Text START
The Glif is simple: it's a tripod mount for smartphones that can be moved to various angles, made with recycled rubberized plastic.
It was put up as a campaign on Kickstarter in 2010 for the iPhone 4 with a goal of $10,000, and more than 5,000 backers raised $137,000. The guys who created it were able to start a company, Studio Neat, and now make various smartphone accessories.
People dig pocket scanners, attesting to the mass interest in the Internet of Things. This one is SCiO, a health analytics scanner for food.
Hold it up to almost anything and it will tell your smartphone about the nutritional content of the food. The gadget raised $2.7 million on Kickstarter this summer.
Fairphone is the world's first fair-trade smartphone, and it was partially crowdfunded. The company, on a whim, decided to crowdfund the project, and they doubled their original goal for orders.
They were able to find a Chinese manufacturer and start making the phone, which has several parts that are conflict-free, and also uses other recyclable materials and shipping supplies.
This is actually a Y-Combinator backed non-profit that is working to create a free HIV/AIDS vaccine. The organization raised VC money for research, and wanted to raise $462,000 more for funding the experiment for the vaccine.
However, Kickstarter and other crowdfunding sites do not allow medical experiments as campaigns, so Immunity Project started their own platform on their site, and reached their goal.
Then, research in the journal Nature came out that said the project was controversial and possibly not as great as it seemed -- some researchers originally mentioned took their names off. But, nothing has been proven, the organization is still running, and it is still a novel approach to funding science.
Dino Pet is a new kind of plant pet. It requires indirect sunlight during the day to photosynthesize, then glows at night with the tiny dinoflagellates (a species of marine algae) inside its frame to make bioluminescence.
The frame itself is 3D printed then filled with water and the organisms. It's like a high-tech sea monkey. The campaign raised three times its goal on Kickstarter last fall.
Earlier this year, LeVar Burton started a campaign to bring back Reading Rainbow for children.
It was a campaign to provide interactive books and video field trips to more platforms like tablets and mobile devices, and give more kids access to the show. In one day, it hit $1 million, and by the end of the month, $5.4 million had been donated -- with more than 100,000 donors.
Text END
Entries supplied START
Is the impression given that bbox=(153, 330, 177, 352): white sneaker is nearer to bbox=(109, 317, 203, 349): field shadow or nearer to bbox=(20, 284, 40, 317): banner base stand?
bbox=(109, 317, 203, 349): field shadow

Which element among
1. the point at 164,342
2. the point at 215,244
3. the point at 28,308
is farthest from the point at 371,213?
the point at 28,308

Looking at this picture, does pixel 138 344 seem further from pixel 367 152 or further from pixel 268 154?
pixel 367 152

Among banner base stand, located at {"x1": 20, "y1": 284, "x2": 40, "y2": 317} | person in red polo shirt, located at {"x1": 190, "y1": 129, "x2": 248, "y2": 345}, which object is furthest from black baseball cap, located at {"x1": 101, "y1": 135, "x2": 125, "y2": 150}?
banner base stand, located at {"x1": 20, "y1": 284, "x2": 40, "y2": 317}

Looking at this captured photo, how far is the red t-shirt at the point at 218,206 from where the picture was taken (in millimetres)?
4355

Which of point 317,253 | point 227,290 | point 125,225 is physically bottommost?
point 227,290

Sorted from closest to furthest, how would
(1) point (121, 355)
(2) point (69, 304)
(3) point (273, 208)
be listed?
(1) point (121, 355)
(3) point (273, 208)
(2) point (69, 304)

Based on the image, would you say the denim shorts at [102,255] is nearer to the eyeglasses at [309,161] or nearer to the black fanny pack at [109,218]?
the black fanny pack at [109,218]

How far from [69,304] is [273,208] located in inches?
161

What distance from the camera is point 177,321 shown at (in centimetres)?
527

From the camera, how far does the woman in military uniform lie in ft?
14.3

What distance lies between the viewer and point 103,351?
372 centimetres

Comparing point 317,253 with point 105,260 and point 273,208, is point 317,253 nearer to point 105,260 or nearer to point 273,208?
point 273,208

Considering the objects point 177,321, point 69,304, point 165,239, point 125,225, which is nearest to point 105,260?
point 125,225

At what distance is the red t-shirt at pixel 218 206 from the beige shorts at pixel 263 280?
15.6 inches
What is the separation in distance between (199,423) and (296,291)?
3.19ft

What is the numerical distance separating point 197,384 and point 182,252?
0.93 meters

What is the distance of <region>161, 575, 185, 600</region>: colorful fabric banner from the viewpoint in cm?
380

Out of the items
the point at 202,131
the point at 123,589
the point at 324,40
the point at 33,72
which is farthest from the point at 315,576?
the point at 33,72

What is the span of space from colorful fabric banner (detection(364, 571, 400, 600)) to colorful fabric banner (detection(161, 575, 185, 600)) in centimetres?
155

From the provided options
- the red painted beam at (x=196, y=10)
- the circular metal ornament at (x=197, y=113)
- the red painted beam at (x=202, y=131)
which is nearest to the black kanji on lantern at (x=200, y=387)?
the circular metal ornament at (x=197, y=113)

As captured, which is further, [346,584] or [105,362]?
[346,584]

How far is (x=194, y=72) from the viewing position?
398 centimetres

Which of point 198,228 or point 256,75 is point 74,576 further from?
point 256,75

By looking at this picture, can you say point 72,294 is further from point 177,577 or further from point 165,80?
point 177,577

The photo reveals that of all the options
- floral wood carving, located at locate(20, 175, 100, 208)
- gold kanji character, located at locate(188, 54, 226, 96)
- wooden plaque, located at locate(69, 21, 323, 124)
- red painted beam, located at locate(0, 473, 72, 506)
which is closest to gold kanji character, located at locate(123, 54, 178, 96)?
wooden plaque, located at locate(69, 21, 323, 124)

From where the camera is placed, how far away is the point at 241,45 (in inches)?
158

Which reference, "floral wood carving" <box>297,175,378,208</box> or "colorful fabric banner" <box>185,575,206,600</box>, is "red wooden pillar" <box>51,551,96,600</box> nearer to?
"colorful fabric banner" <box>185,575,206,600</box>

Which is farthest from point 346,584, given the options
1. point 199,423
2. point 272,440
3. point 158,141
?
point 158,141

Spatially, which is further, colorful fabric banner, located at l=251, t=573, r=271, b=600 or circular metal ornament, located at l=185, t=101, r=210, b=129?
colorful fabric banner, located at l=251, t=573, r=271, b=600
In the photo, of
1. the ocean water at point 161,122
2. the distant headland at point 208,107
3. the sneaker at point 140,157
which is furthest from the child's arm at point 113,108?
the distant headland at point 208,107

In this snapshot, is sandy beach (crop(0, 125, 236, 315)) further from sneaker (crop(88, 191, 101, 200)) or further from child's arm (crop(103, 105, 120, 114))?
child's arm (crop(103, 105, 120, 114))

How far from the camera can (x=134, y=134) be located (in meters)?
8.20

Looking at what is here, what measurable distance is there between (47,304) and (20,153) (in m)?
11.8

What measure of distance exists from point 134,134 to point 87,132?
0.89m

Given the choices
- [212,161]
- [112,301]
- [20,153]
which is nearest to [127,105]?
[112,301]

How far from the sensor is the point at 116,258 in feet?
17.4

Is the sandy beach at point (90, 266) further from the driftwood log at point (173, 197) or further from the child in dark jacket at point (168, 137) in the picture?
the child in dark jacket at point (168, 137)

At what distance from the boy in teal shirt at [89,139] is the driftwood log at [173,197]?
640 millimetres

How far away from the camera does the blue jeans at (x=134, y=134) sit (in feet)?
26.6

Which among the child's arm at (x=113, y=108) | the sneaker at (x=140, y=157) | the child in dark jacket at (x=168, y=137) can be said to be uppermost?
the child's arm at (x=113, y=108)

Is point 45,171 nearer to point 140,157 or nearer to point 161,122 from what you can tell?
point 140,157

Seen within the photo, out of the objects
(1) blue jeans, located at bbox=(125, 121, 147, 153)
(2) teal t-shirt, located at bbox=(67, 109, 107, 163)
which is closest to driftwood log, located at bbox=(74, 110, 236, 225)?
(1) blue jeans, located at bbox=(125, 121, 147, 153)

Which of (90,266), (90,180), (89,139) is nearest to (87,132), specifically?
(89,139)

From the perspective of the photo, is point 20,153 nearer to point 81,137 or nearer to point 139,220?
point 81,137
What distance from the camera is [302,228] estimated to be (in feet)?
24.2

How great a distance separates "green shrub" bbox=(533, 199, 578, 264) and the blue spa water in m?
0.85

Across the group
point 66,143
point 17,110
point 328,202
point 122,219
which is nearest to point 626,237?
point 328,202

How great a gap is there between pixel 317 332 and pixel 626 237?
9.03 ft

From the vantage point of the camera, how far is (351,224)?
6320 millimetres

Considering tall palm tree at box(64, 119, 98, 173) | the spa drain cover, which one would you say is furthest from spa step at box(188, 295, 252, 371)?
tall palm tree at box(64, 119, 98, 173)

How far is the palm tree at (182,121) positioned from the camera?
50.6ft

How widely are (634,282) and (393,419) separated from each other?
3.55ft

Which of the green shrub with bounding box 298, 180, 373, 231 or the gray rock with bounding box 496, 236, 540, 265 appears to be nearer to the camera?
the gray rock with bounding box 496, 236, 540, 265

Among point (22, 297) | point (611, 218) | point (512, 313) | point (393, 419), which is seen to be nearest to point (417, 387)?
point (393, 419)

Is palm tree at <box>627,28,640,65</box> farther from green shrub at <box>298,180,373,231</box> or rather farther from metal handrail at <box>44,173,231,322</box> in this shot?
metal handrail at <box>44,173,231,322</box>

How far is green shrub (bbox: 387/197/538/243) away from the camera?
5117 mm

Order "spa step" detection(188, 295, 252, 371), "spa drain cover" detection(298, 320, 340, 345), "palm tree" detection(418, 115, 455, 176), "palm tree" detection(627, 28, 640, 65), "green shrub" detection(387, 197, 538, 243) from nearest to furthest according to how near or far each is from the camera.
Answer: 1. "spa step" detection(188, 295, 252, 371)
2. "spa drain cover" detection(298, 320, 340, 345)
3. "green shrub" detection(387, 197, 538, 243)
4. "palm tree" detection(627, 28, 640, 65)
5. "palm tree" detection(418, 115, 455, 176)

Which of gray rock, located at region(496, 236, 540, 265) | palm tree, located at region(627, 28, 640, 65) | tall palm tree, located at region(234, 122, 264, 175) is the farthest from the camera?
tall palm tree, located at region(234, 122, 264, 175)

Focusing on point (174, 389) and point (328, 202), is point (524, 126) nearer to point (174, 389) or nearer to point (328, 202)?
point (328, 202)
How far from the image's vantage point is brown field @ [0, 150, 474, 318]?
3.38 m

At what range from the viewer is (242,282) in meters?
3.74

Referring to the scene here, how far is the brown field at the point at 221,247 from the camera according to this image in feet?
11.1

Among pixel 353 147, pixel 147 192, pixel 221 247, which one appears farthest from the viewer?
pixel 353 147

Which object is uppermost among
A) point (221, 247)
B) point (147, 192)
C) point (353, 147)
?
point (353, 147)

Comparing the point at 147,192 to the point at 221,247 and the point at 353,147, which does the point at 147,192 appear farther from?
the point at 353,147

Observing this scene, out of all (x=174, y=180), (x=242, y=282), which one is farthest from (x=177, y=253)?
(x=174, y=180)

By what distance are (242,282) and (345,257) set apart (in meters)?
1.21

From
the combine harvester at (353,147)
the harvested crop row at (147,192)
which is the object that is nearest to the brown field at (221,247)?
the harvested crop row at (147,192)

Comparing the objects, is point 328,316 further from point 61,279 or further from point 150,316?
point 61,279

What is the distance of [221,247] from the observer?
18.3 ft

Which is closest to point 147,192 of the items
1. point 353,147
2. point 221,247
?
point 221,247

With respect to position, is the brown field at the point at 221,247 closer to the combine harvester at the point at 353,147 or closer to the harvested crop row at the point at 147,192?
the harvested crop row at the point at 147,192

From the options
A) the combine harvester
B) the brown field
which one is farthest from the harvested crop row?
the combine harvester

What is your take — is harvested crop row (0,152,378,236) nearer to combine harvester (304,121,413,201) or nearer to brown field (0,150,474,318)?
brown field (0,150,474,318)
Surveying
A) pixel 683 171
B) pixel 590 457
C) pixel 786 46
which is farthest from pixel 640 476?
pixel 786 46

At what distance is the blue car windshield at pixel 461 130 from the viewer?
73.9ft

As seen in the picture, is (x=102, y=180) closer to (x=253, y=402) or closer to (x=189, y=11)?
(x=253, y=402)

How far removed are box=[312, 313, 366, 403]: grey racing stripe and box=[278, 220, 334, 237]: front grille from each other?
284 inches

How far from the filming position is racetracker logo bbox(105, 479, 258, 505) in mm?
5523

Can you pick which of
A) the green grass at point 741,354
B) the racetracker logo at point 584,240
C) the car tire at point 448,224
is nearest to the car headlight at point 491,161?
Entries supplied END
In the text on crowdfunded projects, how much money did the SCiO food scanner raise on Kickstarter? These lines are separate material and are unrelated to the text.

Exercise solution:
$2.7 million